> **Document segment**
-=-=-

Bibliometrics training from Thomson Reuters
I attended a training course held at Oxford University last Friday: it was a session delivered through Mimas, and provided by Thomson Reuters (TR) who publish citation data.
The session began with reference to two University rankings, which I have blogged about in the past. The ARWU from ShanghaiRanking and the Times Higher Education (THE) World University Ranking, both of whom use Thomson Reuters' citation data. There are other University Rankings, of course: QS used to provide THE's ranking and now have their own World University Ranking, and there is the Webometrics Ranking Web of World Universities, who do look at citation data but they use TR's competitor Elsevier's data, available in their product Scopus. And there are other rankings too, which are not at all interested in citations... but the two mentioned on Friday were ARWU and THE.
ARWU's approach is interesting: they are interested in whether any researchers have published in two particular high profile and cross-disciplinary journal titles: "Nature" and "Science". Our trainer also mentioned that ARWU seem to use other citation data, possibly from TR's Essential Science Indicators product. THE's ranking methodology shows that about a third of their ranking score is due to citations data from TR. More reading on University rankings: "International ranking systems for universities and institutions: a critical appraisal" http://dx.doi.org/10.1186/1741-7015-5-30 looks particularly interesting and it cites some other important looking articles on the topic, although all are too old to shed light on the THE's latest methodology, and the way in which THE have normalised for discipline seems to me to be particularly significant.

-=-=-

> **Records to process**
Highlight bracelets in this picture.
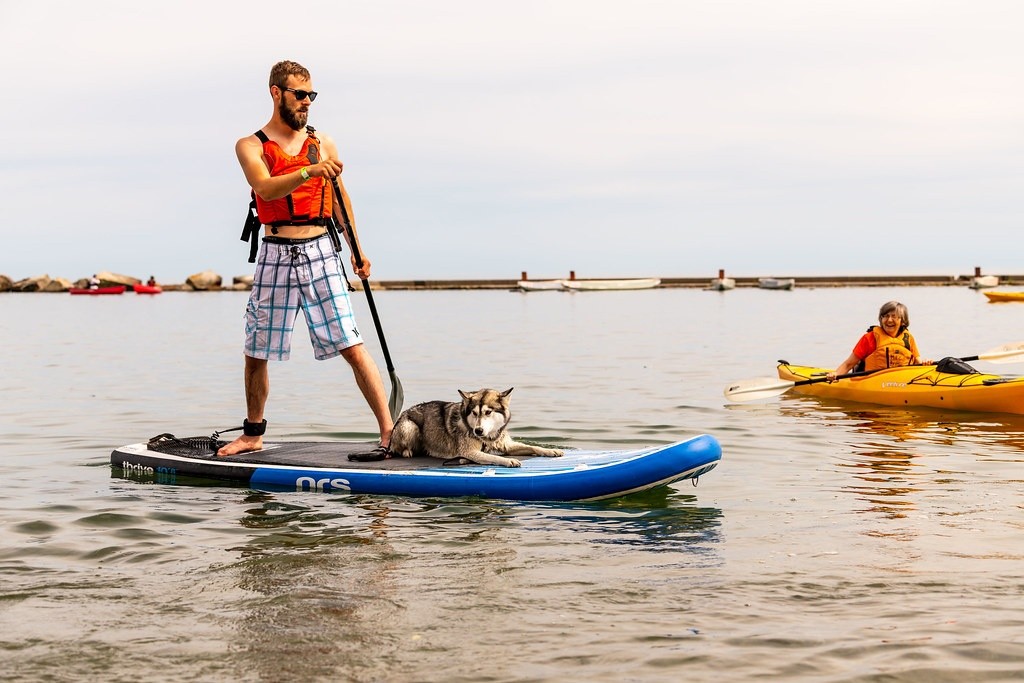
[301,166,313,181]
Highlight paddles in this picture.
[329,168,404,422]
[723,342,1024,404]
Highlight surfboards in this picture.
[110,433,724,503]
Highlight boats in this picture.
[757,277,797,291]
[134,283,163,294]
[711,275,742,290]
[776,358,1024,415]
[69,285,125,295]
[517,278,662,291]
[969,275,1000,290]
[982,290,1024,302]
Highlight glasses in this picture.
[276,85,318,101]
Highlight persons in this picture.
[148,276,156,286]
[218,59,396,458]
[90,274,100,289]
[827,300,933,382]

-=-=-

> **To do**
[1] Rewrite all the records, putting "Mark" in place of "Highlight" and keeping everything else the same. Leave the pictures out.
[2] Pick up the post about the bibliometrics training and university rankings after its final sentence and write what comes next.
The records have nothing to do with the bibliometrics post.

> **Outputs**
[1]
Mark bracelets in this picture.
[301,166,313,181]
Mark paddles in this picture.
[329,168,404,422]
[723,342,1024,404]
Mark surfboards in this picture.
[110,433,724,503]
Mark boats in this picture.
[757,277,797,291]
[134,283,163,294]
[711,275,742,290]
[776,358,1024,415]
[69,285,125,295]
[517,278,662,291]
[969,275,1000,290]
[982,290,1024,302]
Mark glasses in this picture.
[276,85,318,101]
Mark persons in this picture.
[148,276,156,286]
[218,59,396,458]
[90,274,100,289]
[827,300,933,382]

[2]
Our trainer did suggest that we can create our own normalisation by searching for articles in a given journal or from a given subject set, and in a particular year and then creating a report on Web of Science, which would tell us the expected citation rate for that set of articles. (This is the small link towards the top right hand side of the screen "Create citation report", which you can do for any set of results in Web of Science.) I think it's unlikely that the THE did this: they would probably have bought the raw data to manipulate, or at least have purchased it through InCites where you can get reports on expected citation rates.
Criticising the measurements
When using these kinds of citations metrics, or indeed any bibliometrics, you need to bear in mind the source of your data, and our presenter did show us some slides indicating that 40% of the journals in Web of Science carry the vast majority of all citations. TR do add new journal titles to their collection (and they drop some), and they evaluate about 2,500 new titles each year for suitability. They have records for all citations from the journals they index, i.e. including those to journals which they do not index. This means that they have data to indicate that the journals they have not indexed are in fact attracting lots of citations and therefore they ought to cover them...
But we're still only talking about journals and conference proceedings, in the main. TR have mentioned a couple of times recently that they are planning some kind of citations index for books to be launched next year, but they are playing their cards very close to their chests about their source of data for any such index!
We spoke about self-citations and whether these ought to be included in citation measuring sets. I would recommend self-citing from a "bibliometrics optimisation" perspective, although of course there are other reasons than citation measurements to self cite or not.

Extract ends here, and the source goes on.